Text zum Lesen —
::::

# Suche passende Wakü für I5 4670K



## Drummer1986 (8. Oktober 2014)

*Suche passende Wakü für I5 4670K*

Hallo zusammen,


Wird Zeit für ne Wakü.
Ich habe zurzeit noch meinen alten be quiet shadow rock topflow Kühler, habe Ihn von meinem alten Amd System übernommen.
Nur er kommt an seine grenzen beim Ocen.
Jetzt habe ich mich mal an WaKü gewagt und suche nun eine passende zu meinem System.
Welche ich gut fand ist die Corsair Hydro Series H60 2nd Gen.
Ist die passend für mein System oder gibt es noch was besseres für denn Preis? Muss allerdings in mein Chieftec Mesh Gehäuse passen.

::::

Rohdaten —
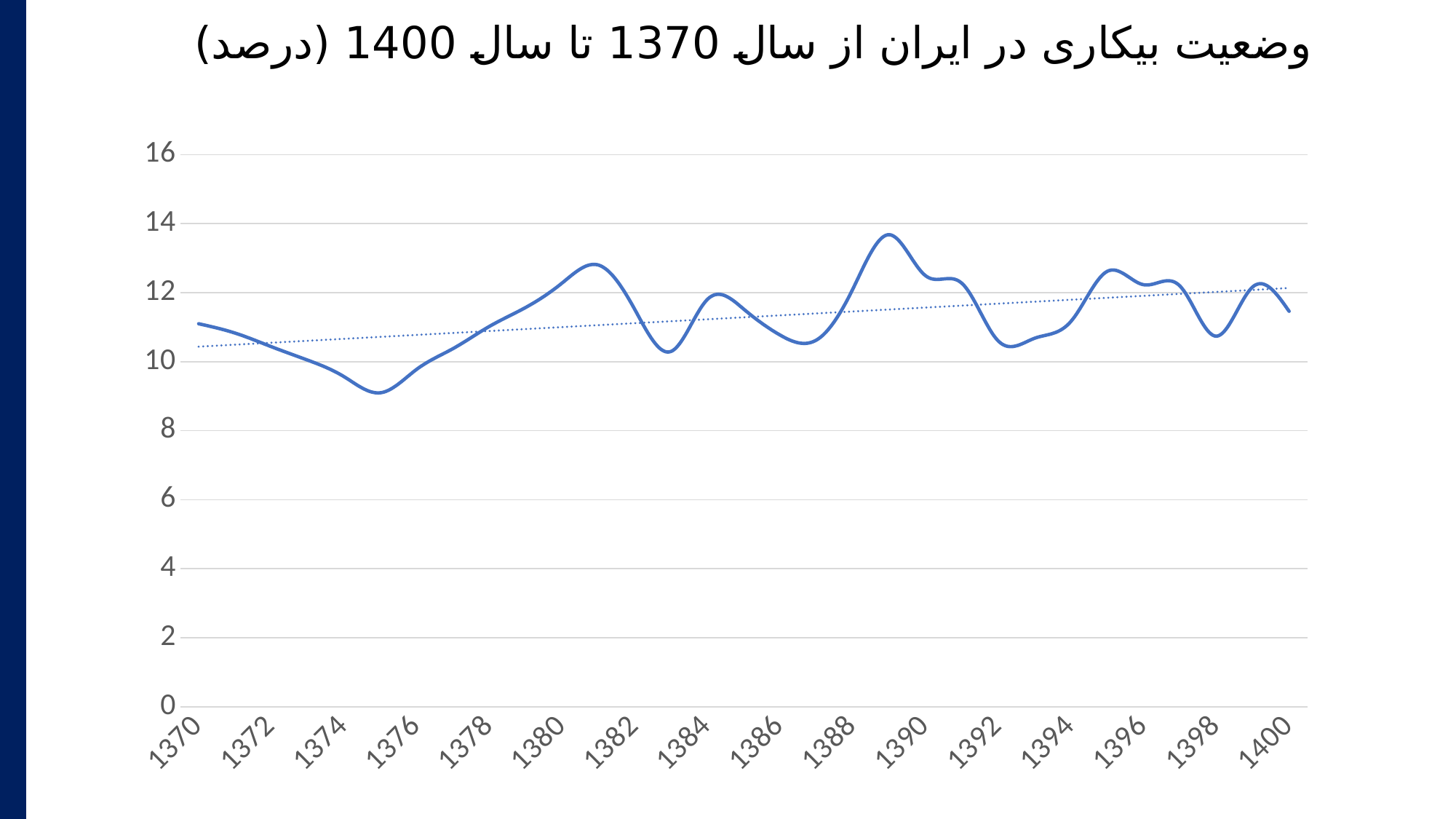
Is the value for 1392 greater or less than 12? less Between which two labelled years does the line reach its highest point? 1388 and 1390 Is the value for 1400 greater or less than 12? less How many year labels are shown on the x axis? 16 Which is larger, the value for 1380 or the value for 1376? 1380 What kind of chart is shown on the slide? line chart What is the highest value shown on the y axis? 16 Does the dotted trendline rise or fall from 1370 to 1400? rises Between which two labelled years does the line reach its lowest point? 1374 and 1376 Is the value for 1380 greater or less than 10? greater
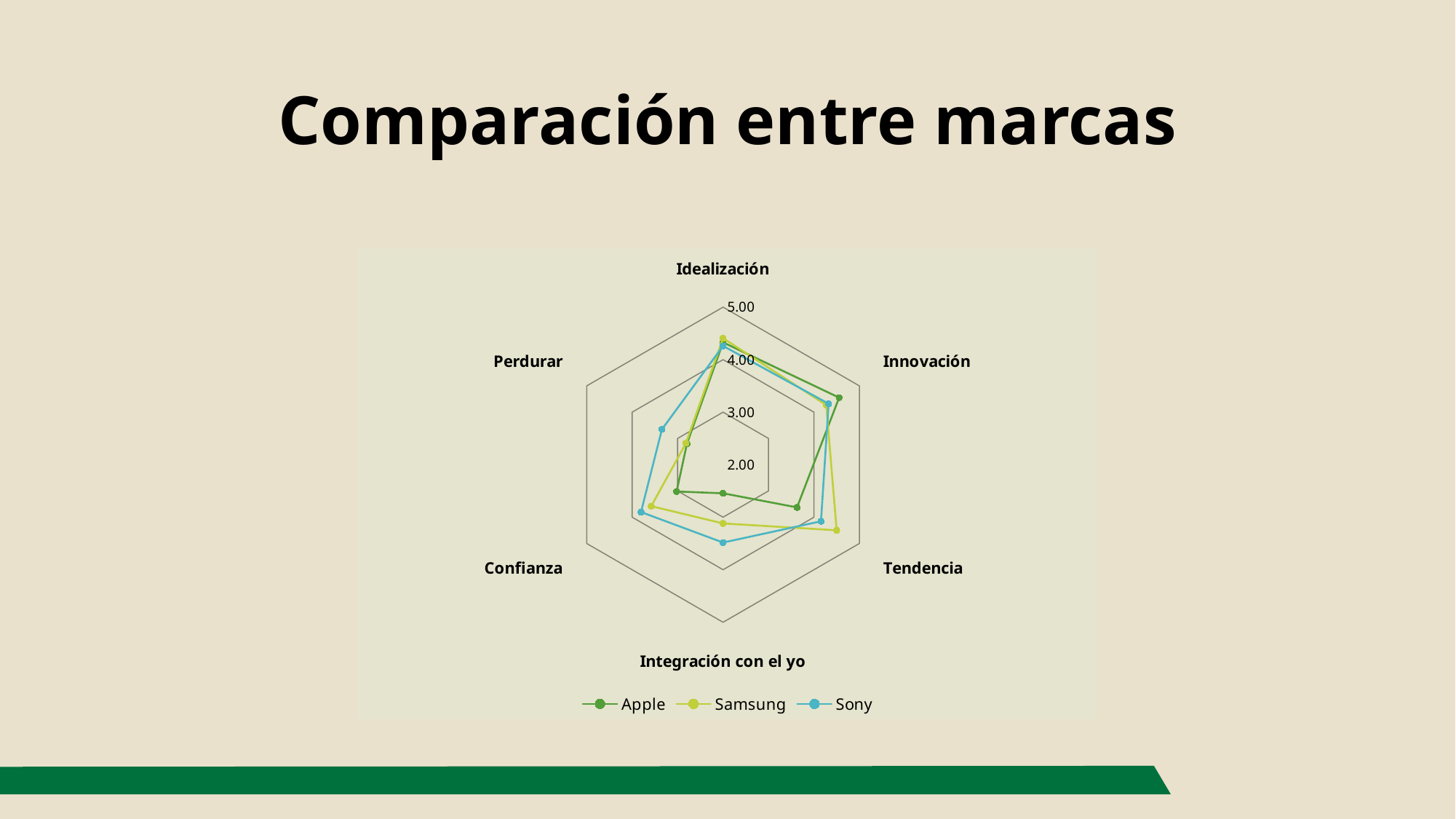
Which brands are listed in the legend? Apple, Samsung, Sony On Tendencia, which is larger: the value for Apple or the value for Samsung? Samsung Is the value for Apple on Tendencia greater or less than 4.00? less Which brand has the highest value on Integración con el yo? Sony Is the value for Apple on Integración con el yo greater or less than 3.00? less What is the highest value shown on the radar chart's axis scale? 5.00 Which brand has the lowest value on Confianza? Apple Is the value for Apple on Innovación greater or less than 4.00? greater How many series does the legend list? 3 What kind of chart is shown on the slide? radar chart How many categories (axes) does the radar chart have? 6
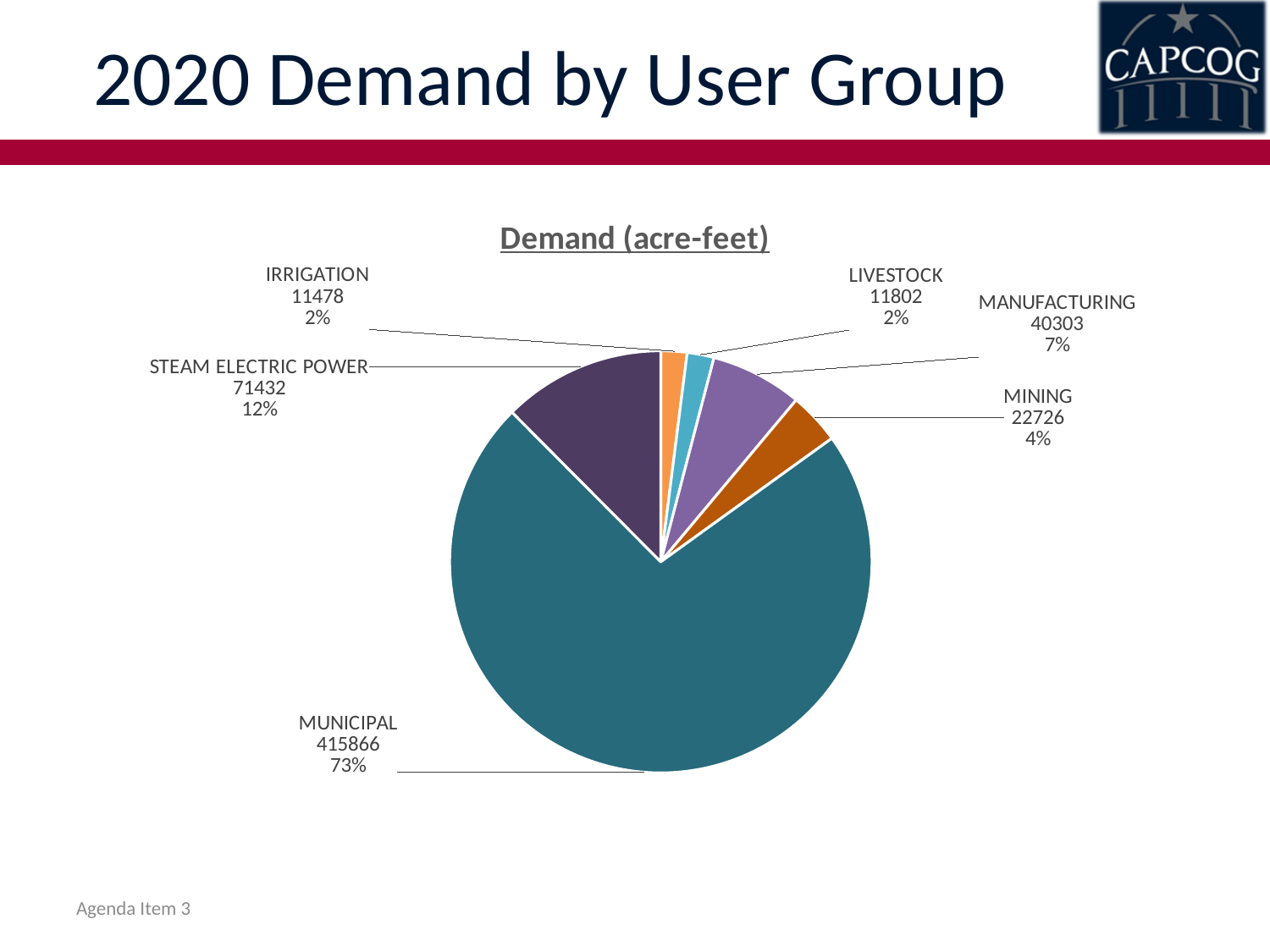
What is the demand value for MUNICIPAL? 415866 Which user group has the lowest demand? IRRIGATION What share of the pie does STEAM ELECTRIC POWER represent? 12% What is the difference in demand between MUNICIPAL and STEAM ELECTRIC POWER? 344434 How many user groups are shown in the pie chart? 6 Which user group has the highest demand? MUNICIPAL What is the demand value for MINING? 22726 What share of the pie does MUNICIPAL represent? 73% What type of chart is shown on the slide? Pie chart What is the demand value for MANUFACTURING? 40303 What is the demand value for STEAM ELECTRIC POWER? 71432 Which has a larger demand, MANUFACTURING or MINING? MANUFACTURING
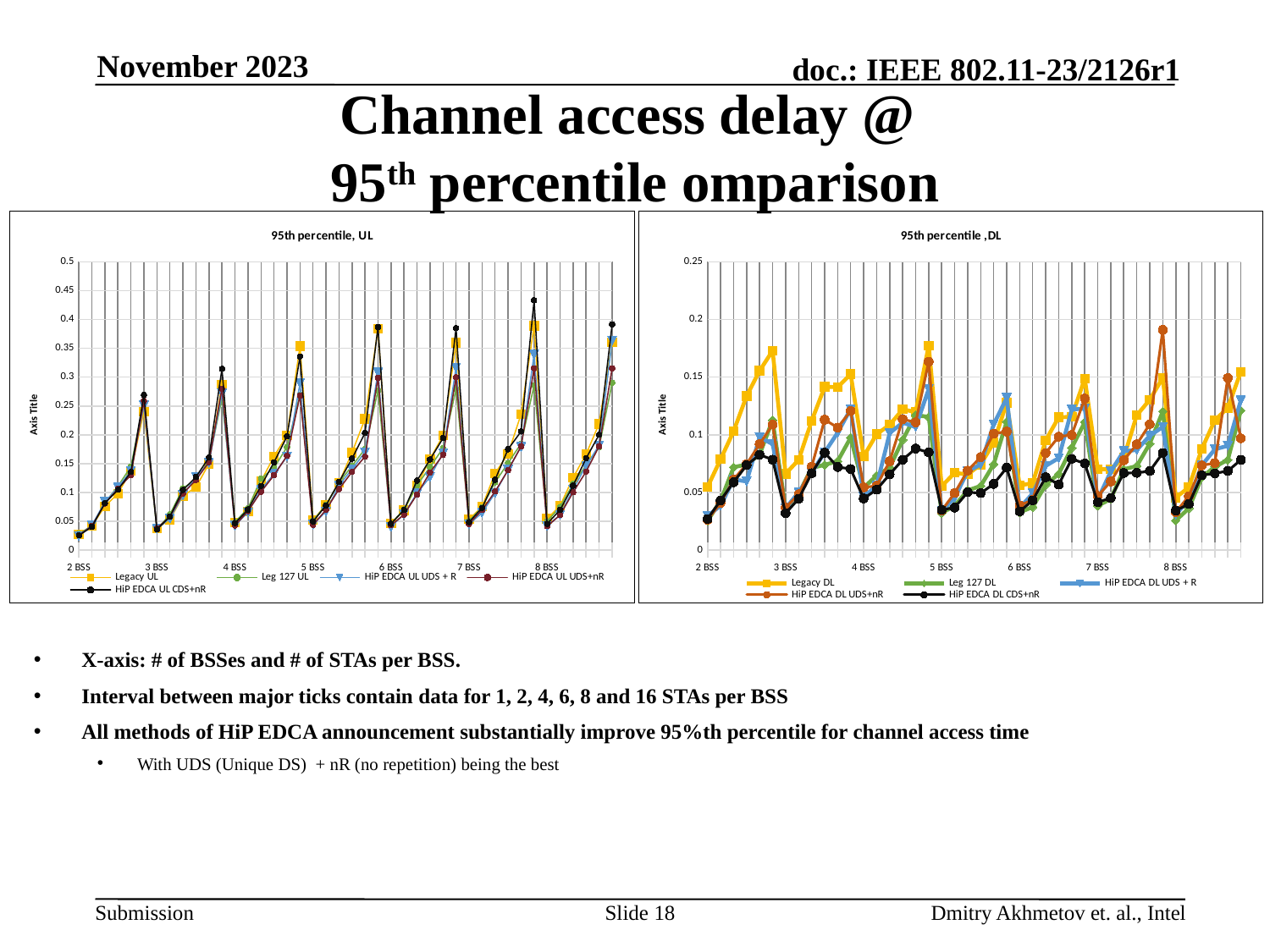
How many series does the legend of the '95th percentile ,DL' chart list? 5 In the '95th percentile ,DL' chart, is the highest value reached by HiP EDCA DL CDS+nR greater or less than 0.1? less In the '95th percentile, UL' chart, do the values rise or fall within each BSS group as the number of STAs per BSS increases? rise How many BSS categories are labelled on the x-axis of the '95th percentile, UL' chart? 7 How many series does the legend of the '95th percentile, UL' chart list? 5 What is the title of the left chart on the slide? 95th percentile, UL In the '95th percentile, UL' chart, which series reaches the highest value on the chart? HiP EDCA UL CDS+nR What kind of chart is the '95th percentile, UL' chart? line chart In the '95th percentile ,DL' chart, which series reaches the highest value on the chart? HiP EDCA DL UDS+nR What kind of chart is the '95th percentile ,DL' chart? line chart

::::

Zu erledigen —
A. In welches Gehäuse muss die gesuchte Wasserkühlung laut dem Forenbeitrag zur Wasserkühlung passen?
B. Führe den Forenbeitrag zur Wasserkühlung für den I5 4670K im Anschluss an seinen letzten Satz weiter.

Lösungen —
A. In ein Chieftec Mesh Gehäuse.

B.
Für eure vorschläge wäre ich dankbar.
Gruß

Mein PC

Prozessor: Intel Core i5-4670K 

Mainboard: ASUS MAXIMUS VII HERO 

Gehäuse: Chieftec Mesh LCX-01 blau


----------



## Drummer1986 (7. November 2014)

*AW: Suche passende Wakü für I5 4670K*

Na hab mir jetzt die Corair hydro H80i gekauft und passt super in das chieftec rein.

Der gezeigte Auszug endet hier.